A new report from J.D. Power U.S. found debit cards are used by more consumers than any other form of payment at the point of sale, with 78% of consumers saying they use debit cards for the majority of their purchases.

However, the report found consumers on average tend to use at least four different methods of payment at varying times. The report found that 74% said they use cash, 66% use credit cards, 36% that use gift cards, and 28% said they use buy-now-pay-later.

Merchant apps and payment by check were cited by 20% of consumers with just 7% using digital payments like Zelle or PayPal, and only 3% saying they use cryptocurrency. The report found that 55% of consumers used non-traditional payment methods in the past 90 days, with the majority of those being digital payments and buy-now-pay-later options.

“Consumers now use multiple different payment options for dozens of different reasons, mostly correlated with specific needs but sometimes out of basic habit. By analyzing consumer behavior across the different POS payment types, scenarios and consumer personas, we’re able to provide critical insights on what’s driving utilization and what steps brands need to take to scale POS payment products,” said Miles Tullo, managing director, banking and payments at J.D. Power.

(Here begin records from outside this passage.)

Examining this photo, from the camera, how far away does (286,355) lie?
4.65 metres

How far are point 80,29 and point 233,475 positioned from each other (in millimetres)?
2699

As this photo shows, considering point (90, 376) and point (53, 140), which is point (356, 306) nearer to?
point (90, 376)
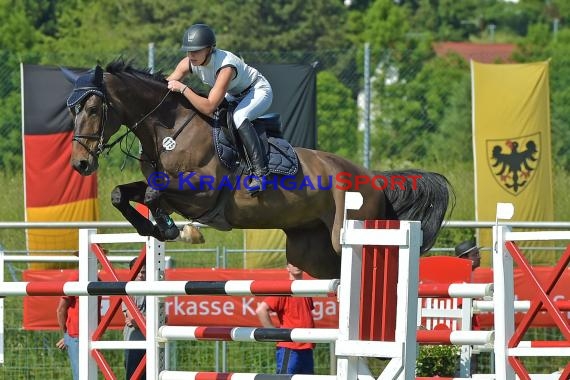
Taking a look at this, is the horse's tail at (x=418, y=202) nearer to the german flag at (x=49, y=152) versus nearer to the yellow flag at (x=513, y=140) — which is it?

Consumer spending has remained resilient despite sustained inflation in many categories. Consumers are more discerning about their purchases with a bigger share of family budgets going to foods and consumables, fuel, entertainment and vacation, while they spend less on apparel, home decor or electronics, according to federal data.

The U.S. Census Bureau reported retail and restaurant sales for July were up 3.2% from the year-ago period. Sales were up 2.3% for the second quarter compared to the same period last year. Stripping out restaurant and gas station purchases, the National Retail Federation reported retail sales were up 3.8% in July over the same period last year. The trade group said retail sales were up 4% in the first seven months of the year.  The Consumer Price Index reading in July was 3.2% higher than the same month in 2022, indicating much of the higher spending is from inflationary prices.

An August report from the Federal Reserve Bank of New York found credit card balances increased by $45 billion, from $986 billion in the first quarter of 2023 to a high of $1.03 trillion in the second quarter, marking a 4.6% quarterly increase. Consumers opened 5.48 million new credit card accounts in the quarter for a total of 578.35 million credit lines by the end of July.  Aggregate limits on credit card accounts increased by $9 billion and now stand at $4.6 trillion.

The New York Fed reported delinquency rates were roughly flat in the second quarter and remained low, after declining sharply since the beginning of the pandemic. However, the share of new credit card delinquencies increased 0.7%, in the quarter, more than any other credit type. Compared to other debt categories, credit card balances saw the most pronounced worsening in performance, following a period of extraordinarily low delinquency rates during the pandemic, the report stated.

“Credit card balances saw brisk growth in the second quarter,” said Joelle Scally, regional economic principal within the Household and Public Policy Research Division at the New York Fed. “And while delinquency rates have edged up, they appear to have normalized to pre-pandemic levels.”